Common interventions for hormonal acne include spironolactone, birth control pills and topical retinoids. Consult a dermatologist to determine the best option for you. You could also seek out a hormone panel from an endocrinologist or holistic practitioner. (PMS pimples are fairly “normal”, but they may also indicate a medical issue that needs attention.)

For the time being, consider covering your spots with pimple patches or Band-Aids before you pick. Finger guards and the aforementioned fidget toys, which some experts recommend, didn’t work for me, but they might for you.

You worry that others can see your “pseudo-mutilation”. I have to wonder if you also worry about what you see. For me, coming face-to-mirrored-face with evidence of my disorder often prompts a fresh wave of anxiety – What have I done? I’m sick in the head! – which prompts more picking, damage and shame.

About once a year, I visit New York-based aesthetician Delphine Breyne for help on this front. She semi-permanently tattoos faux-arches on my empty brow bones, and simply appearing “not ill” can ease my mind enough to go months without an episode.

Breyne also works with patients affected by dermatillomania.
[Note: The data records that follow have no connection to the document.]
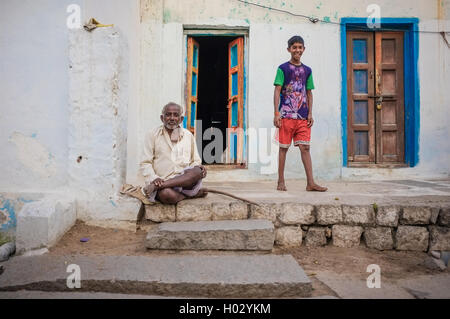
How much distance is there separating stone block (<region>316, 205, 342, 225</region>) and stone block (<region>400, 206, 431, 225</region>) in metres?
0.57

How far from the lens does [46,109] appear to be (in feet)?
10.2

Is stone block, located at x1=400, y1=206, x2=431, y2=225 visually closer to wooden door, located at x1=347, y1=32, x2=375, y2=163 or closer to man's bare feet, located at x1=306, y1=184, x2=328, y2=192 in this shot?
man's bare feet, located at x1=306, y1=184, x2=328, y2=192

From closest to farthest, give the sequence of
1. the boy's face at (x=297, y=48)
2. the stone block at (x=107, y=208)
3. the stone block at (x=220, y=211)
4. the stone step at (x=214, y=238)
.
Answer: the stone step at (x=214, y=238) → the stone block at (x=220, y=211) → the stone block at (x=107, y=208) → the boy's face at (x=297, y=48)

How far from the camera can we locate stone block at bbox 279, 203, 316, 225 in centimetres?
281

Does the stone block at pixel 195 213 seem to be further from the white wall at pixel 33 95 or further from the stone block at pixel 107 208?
the white wall at pixel 33 95

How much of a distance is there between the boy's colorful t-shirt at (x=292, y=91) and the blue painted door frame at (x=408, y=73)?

She refers to treatments that address visible symptoms as “restorative beauty” – her post-picking scar restoration clients sometimes describe their scars as “constant reminders of trauma”, she tells me. “In covering the scar, they release some of the negative emotion around it.”

I relate to that. I also grapple with it constantly. I drive myself crazy debating whether having “normal”-looking brows (which feels good!) is worth giving into normative beauty standards (which feels bad). But then I draw blood picking one hundred hairs out of my head with my fingertips and think, I’m crazy enough already. I’ll take relief where I can get it.

I’m sharing my experience in the hope that it will illuminate yours, but you may be led down a completely different treatment path. Whether it’s through professional stress management or the occasional star-shaped pimple patch, I know you’ll find relief, too.